A reminder regarding p-values and their use

The use, and usefulness, of \(p\)-values is controversial. One of the reasons for this is that \(p\)-values often are misinterpreted. One such misinterpretation is that the \(p\)-value is a property of a particular hypothetical process. It is not, as

if the hypothetical process happens to be the true one, \(p\)-values are uniformly distributed in the case of a continuous and invertible cumulative density function.

What follows is a formal presentation of the above statement. Let \(X\) be a random variable with distribution function \(F_X = P(X \leq x)\), and let \(x\) be a realization of \(X\). We can think of \(x\) of an example value of \(X\). Consider for a moment the situation where we don’t know what \(F_X\) is, but we think it is \(F_0\). One thing we can do with \(x\) is to compute \(p = 1 - F_0(x)\), which is the probability of observing \(x\) or something more extreme under our assumption \(F_0\). The standard use is to compare \(p\) with a pre-defined threshold \(\tau\), and say that we reject our hypothesis \(F_0\) if \(p < \tau\).

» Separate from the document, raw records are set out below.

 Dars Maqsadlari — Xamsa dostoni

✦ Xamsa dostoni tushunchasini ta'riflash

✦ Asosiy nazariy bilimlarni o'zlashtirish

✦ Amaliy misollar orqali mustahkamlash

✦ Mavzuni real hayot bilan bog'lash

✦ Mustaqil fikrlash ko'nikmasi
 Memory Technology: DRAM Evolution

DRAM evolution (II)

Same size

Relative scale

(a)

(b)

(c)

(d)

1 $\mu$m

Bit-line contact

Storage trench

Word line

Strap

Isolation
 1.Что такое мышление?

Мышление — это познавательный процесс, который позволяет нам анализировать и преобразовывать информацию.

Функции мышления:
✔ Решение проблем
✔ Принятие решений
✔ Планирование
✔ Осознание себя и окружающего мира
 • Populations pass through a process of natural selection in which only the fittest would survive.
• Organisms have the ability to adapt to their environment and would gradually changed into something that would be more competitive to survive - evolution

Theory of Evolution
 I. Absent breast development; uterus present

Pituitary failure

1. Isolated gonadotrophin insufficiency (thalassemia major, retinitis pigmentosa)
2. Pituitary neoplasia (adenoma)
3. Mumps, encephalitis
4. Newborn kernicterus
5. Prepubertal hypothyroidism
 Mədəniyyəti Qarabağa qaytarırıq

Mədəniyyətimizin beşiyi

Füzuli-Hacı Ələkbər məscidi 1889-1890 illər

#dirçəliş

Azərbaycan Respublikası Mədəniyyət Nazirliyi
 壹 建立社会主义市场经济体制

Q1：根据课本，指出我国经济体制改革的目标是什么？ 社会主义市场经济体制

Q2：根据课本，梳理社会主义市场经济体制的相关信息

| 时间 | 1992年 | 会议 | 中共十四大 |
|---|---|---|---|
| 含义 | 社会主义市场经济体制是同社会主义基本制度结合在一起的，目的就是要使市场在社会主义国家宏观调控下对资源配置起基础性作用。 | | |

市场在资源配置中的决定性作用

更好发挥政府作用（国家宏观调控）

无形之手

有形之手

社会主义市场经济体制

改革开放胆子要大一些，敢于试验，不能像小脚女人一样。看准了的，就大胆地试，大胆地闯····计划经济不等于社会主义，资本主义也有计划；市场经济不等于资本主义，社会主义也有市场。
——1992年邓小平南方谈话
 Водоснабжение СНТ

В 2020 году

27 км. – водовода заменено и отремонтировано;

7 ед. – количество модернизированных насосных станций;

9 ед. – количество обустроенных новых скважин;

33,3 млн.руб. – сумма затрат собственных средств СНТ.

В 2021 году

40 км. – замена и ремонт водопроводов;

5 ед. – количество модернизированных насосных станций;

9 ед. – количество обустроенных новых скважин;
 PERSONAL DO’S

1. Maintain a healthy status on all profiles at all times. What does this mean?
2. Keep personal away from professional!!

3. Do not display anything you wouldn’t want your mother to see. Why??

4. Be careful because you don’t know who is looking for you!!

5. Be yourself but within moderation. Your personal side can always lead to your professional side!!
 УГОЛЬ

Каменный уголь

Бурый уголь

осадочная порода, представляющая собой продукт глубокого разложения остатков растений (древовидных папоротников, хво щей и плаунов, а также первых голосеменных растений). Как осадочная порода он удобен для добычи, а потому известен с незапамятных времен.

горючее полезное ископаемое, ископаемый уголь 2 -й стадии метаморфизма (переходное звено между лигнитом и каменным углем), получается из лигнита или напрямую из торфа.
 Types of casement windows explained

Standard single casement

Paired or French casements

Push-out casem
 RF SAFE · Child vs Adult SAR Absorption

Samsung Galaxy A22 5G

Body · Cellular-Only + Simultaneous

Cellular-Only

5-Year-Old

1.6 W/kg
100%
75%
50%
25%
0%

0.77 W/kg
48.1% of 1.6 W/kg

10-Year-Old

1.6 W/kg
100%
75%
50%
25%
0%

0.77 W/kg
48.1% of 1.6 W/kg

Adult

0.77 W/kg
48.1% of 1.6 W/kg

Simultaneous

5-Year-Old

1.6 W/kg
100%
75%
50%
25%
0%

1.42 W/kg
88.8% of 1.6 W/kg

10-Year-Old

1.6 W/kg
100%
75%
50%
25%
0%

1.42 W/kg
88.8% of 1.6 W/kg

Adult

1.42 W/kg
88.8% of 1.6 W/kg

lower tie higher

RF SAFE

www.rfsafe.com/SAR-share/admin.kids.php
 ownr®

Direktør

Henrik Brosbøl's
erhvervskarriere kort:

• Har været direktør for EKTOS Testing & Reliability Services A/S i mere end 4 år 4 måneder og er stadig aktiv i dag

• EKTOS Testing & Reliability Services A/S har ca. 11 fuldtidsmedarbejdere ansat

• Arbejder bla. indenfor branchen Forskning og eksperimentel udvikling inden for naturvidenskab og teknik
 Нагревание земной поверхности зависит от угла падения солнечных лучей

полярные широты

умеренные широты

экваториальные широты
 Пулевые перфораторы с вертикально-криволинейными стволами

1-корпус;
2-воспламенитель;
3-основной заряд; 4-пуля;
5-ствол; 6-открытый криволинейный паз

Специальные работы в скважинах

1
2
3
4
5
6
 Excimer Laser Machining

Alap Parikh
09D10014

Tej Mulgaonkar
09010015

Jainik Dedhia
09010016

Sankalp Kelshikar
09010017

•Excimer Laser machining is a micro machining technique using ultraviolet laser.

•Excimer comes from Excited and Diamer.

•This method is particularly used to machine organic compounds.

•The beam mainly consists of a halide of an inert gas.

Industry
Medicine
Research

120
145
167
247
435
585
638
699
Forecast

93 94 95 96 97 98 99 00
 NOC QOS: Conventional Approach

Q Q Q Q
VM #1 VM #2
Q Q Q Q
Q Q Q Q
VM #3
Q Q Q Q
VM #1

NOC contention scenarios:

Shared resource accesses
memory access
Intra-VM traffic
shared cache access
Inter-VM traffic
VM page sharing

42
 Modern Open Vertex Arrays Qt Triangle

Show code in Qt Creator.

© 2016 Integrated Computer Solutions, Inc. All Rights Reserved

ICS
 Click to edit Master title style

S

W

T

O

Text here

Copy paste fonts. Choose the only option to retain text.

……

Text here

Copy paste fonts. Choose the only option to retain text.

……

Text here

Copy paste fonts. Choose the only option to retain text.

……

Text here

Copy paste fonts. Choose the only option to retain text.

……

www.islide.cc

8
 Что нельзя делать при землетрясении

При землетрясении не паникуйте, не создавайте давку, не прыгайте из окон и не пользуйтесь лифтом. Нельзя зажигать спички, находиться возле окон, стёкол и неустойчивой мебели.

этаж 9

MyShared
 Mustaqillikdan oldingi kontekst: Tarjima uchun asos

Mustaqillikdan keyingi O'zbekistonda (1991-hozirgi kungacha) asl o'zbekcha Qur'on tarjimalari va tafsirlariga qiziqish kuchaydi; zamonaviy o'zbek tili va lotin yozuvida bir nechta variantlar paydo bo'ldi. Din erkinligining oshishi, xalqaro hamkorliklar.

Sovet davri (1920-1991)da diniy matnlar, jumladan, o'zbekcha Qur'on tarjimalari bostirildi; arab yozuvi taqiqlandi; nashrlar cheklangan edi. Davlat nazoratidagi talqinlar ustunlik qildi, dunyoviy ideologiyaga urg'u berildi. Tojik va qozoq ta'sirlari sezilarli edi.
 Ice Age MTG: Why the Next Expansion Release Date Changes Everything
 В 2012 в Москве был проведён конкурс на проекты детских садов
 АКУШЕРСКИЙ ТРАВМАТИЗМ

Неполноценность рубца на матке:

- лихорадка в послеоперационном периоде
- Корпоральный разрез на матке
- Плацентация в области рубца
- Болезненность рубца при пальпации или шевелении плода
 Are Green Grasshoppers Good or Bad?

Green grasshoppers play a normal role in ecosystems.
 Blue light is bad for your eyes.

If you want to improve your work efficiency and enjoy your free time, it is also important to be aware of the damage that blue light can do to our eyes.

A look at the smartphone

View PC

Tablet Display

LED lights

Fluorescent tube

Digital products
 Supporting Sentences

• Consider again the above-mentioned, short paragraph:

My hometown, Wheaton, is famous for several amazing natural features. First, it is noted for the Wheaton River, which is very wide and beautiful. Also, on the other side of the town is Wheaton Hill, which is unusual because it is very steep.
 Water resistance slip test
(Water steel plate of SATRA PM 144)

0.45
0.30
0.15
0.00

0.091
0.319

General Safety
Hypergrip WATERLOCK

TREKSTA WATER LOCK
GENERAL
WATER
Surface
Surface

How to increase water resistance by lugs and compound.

The \(p\)-value can be seen as a realization of the random variable \(Y = 1 - F_0(X)\). In the case where \(F_0 = F_X\), and \(F_X\) is continuous and invertible, we get that:

\[ \begin{split} F_Y(y) &= P(Y \leq y) = P(1 - F_X(X) \leq y) \\ &= P(X > F^{-1}_X(1 - y)) = 1 - P(X \leq F^{-1}_X(1 - y))\\ &= 1 - F_X(F^{-1}_X(1 - y)) = 1 - (1 - y)\\ &= y \end{split} \] The uniform distribution on \([0,1]\) has \(F_Y\) as distribution function, hence the \(p\)-values in our case are uniformly distributed.